Saturday, May 17, 2014

Bela Shaw - First Postmaster - Rebel Suspect?

St Thomas Times Journal
17 July 1958 – Page 16, c4
Submitted by Carol Van Harn
Bela Shaw, believed to have been the first of at least one the earliest of St Thomas postmasters, had a most interesting and in some respects painful experience while a resident of the little  settlement that had is beginning in the Kettle Creek Valley and gradually climbed the hill to the east to what is now West Talbot Street.  Shaw, according to Judge C. O. Ermatinger’s “The Talbot Regime”, was an amiable American, with republican ideas, became in the rebellious years (the 1830’) a suspect and after having been prosecuted - or as some thought, persecuted - finally left the country.
Shaw, like many others of that time came to the St Thomas district from the United States, probably Ohio, sometime it is presumed, in the 1820’s.  Judge Ermatinger classifies him as one of the earliest business men, the then thriving village and records that he succeeded the Bigelow’s in the black salts and potash trade, which was established by the head of the Bigelow family, Lucius.  This industry, then quite important was located in the valley near the VanBuskirk brewery, but apparently Shaw also had a store or business of some sort in premises at the top of the hill on Talbot Street near King Street.

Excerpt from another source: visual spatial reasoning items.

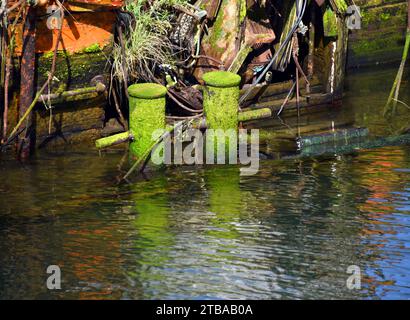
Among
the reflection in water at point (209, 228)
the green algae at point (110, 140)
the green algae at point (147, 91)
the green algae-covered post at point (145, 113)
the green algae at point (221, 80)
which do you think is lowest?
the reflection in water at point (209, 228)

Just when Shaw was appointed postmaster is not known.  It may have been at the time the first post office was established in 1831, or later, nor is the actual time of his dismissal or resignation from that post known.  The facts concerning his connection with the rebellious element and his decision to return to the United States are recorded in “The Talbot Regime”, as follows:
‘The rebellion was the cause of many incidents which would have been amusing were they not fraught with serious consequences to the persons most affected.  Americans and advanced Liberals were alike regarded with extreme suspicion.  Many were the victims of prosecutions, some of petty persecutions.  It has been seen that John Talbot’s Liberal newspaper at St Thomas was suppressed.  The inoffensive merchant, Bela Shaw of the same place, being an American, whose store was a sort of Liberal rendezvous, was regarded with the greatest suspicion.  He was invited to join the Volunteers who went to meet Dr Duncombe (one of the leaders in the movement) and his army, and considered it impolitic to decline the invitation.  He was not a man of war and in witnessing the rough treatment and sportation of some of his political friends by the loyalist.  After his return Colonel Mahlon Burwell made an effort to have him imprisoned, but could not prevail on the magistrates to do so on insufficient evidence.   Eventually he sold out and left the country for the States, where he lived to a good age.”
Bela Shaw was succeeded in the postmastership by Edward Ermatinger, whose place of business was in the block at the south-east corner of Talbot and Church streets.